The core (`design`, `decode`, `adaptive`, `noise`, `frontier`) never imports a
verifier and never touches the network — it is fully deterministic given a seed.
## Headline (simulated)
_Generated by `scripts/measure.py` (seed=0, n=32, k=1, 300 trials). Simulated noise model only — not a deployed-judge benchmark._
**noiseless** (alpha_fa=0.0, beta_md=0.0)
Per-item baseline: **32 queries**, F1=1.000 (95% CI [1.000, 1.000])
| pooled queries | F1 | 95% CI | vs per-item baseline |
|---:|---:|:---:|:---:|
| 5 | 0.027 | [0.010, 0.047] | worse |
| 8 | 0.323 | [0.270, 0.377] | worse |
| 12 | 0.923 | [0.893, 0.950] | worse |
| 16 | 0.990 | [0.977, 1.000] | matches (fewer queries) |
| 24 | 1.000 | [1.000, 1.000] | matches (fewer queries) |
**lenient_judge** (alpha_fa=0.1, beta_md=0.4)
Per-item baseline: **32 queries**, F1=0.264 (95% CI [0.236, 0.292])
| pooled queries | F1 | 95% CI | vs per-item baseline |
|---:|---:|:---:|:---:|
| 5 | 0.100 | [0.067, 0.133] | worse |
| 8 | 0.130 | [0.093, 0.170] | worse |
| 12 | 0.270 | [0.220, 0.323] | matches (fewer queries) |
| 16 | 0.387 | [0.330, 0.443] | **better** (fewer queries) |
| 24 | 0.580 | [0.523, 0.637] | **better** (fewer queries) |
_"vs per-item baseline" compares the pooled F1 bootstrap CI to the baseline CI (which uses n per-item queries): non-overlapping above = **better**, overlapping = statistically indistinguishable (**matches**), non-overlapping below = worse. Pooled always uses fewer queries than the baseline._
## Claims and non-claims
**CLAIM.** poolcheck decodes a defective set (e.g. the first faulty CoT step)
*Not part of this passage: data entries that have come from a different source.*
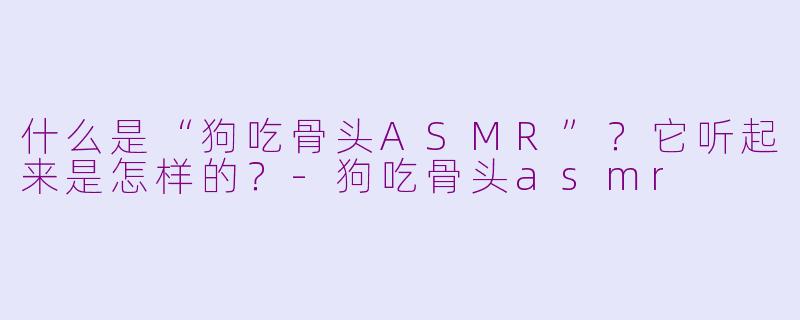 什么是“狗吃骨头ASMR”？它听起来是怎样的？-狗吃骨头asmr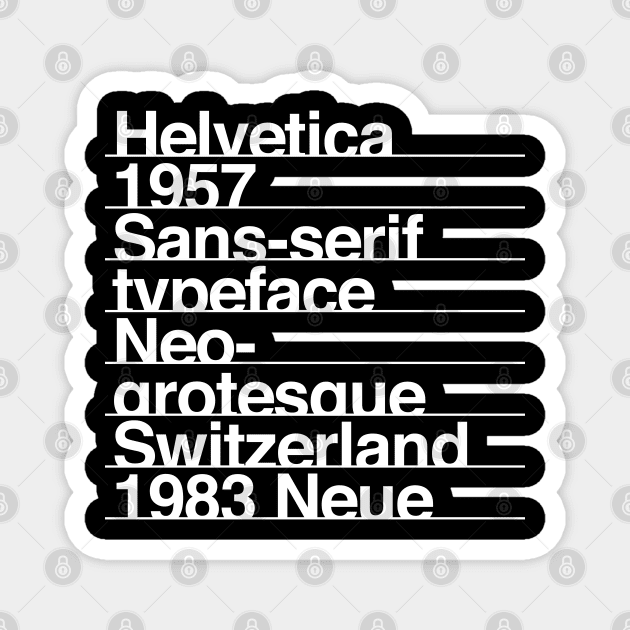 Helvetica TYPO FACTS Magnet by LuksTEES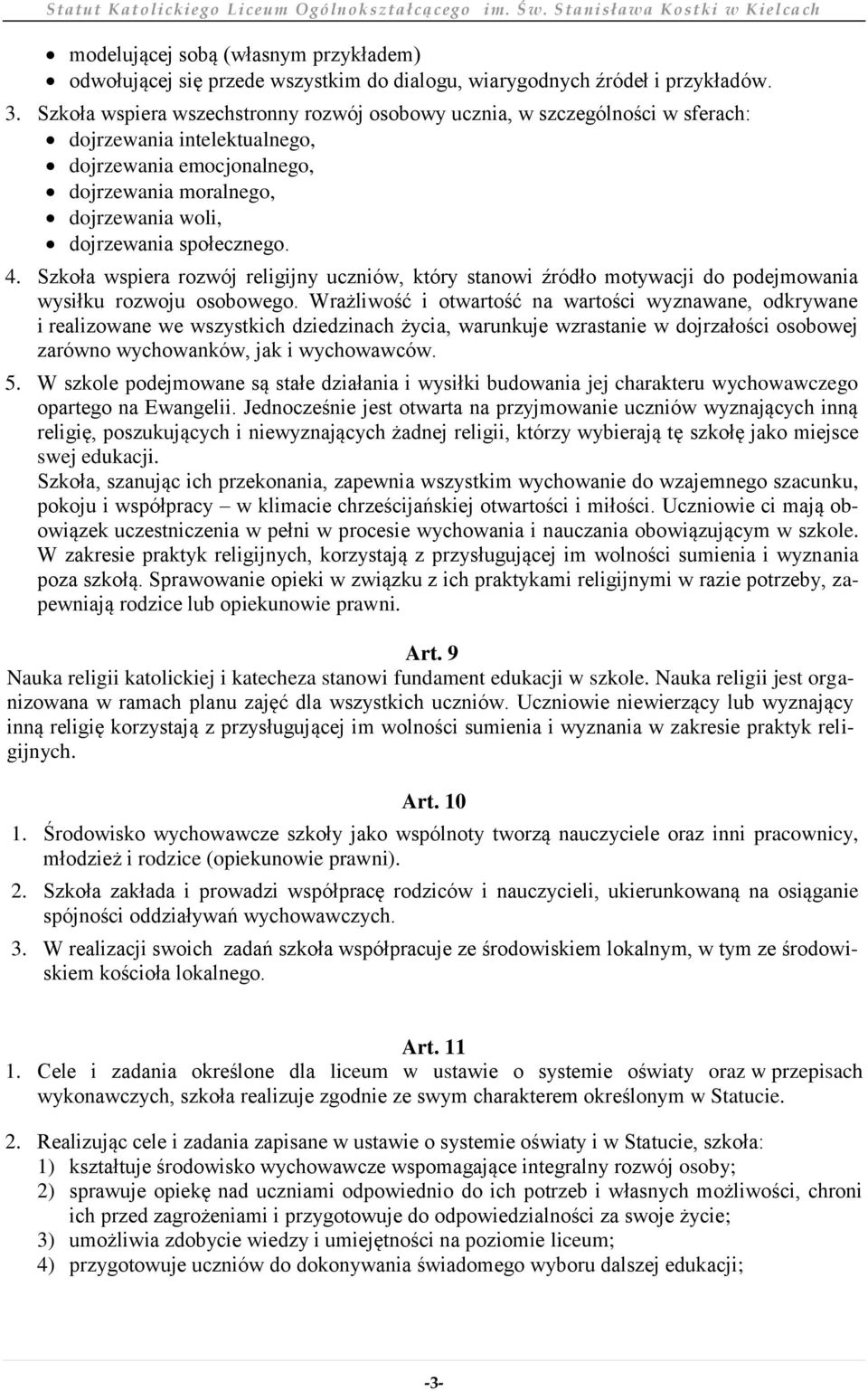 4. Szkoła wspiera rozwój religijny uczniów, który stanowi źródło motywacji do podejmowania wysiłku rozwoju osobowego.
from `~k·log(n/k)` pooled verifier queries instead of `n` per-item queries,
**under an explicit asymmetric false-alarm / missed-detect noise model**. The
headline budget → accuracy frontier is computed with a *simulated* judge oracle
(deterministic, no API key, reproducible via `scripts/measure.py`); its noise
parameters are grounded in published single-item LLM-judge error rates
(see [`s0_report.json`](s0_report.json)).
**NON-CLAIMS.**
- **No speedup is claimed for any specific deployed model.** Every headline
number is from the simulated noise model above, not a live-judge benchmark.
- **The "1-good-among-N" regime is explicitly out of scope.** Picking the single
good answer out of `N` candidates is the `k = N-1` regime, where group testing
provably **cannot** beat individual testing (`Θ(n)` tests when `k = ω(n/log n)`,
arXiv:2006.01325, arXiv:2106.06878). `ItemSet.from_candidates` is a
`k << N` shortlist-narrowing convenience only — it is **not** the headline.
- **poolcheck is not a process reward model.** It does not *score* steps; it
*localizes* defectives. `ItemSet.priors` is an unused experimental seam (off by
default); supplying priors lets a downstream PRM bias the decoder, but that path
is unbenchmarked here.
- **The pooled-query premise is unverified in this release.** The simulated noise
uses *single-item* literature rates and assumes they also hold for *pooled*
queries. Whether pooling degrades a real judge's FA/MD (residual risk #1) is
**OPEN** — see below.
## Did pooling break my judge? (`s0-gate`)
The one empirical question poolcheck cannot answer for you: does asking your judge
"are *any* of these N steps wrong?" make it noticeably worse than asking about one
step at a time? Measure it on your own judge:
```bash
poolcheck s0-gate --cases your_cases.json --verifier hf:Qwen/Qwen2.5-7B-Instruct \
--pool-sizes 4 8
```
`PASS` (pooled FA/MD ≤ 1.5× single, with bootstrap CIs) means the simulated
advantage should transfer. `FAIL` means it may not. This build ships the tool but
**did not run it against a live judge** (no inference token was available in the
build environment); see [`s0_report.json`](s0_report.json).
## Public API
`Verifier` · `ItemSet` · `localize` · `Strategy` · `frontier`
(plus supporting types `NoiseChannel`, `SimulatedJudge`, `DeterministicJudge`,
`LocalizeResult`).
## License
[Apache-2.0](LICENSE). © 2026 the poolcheck authors.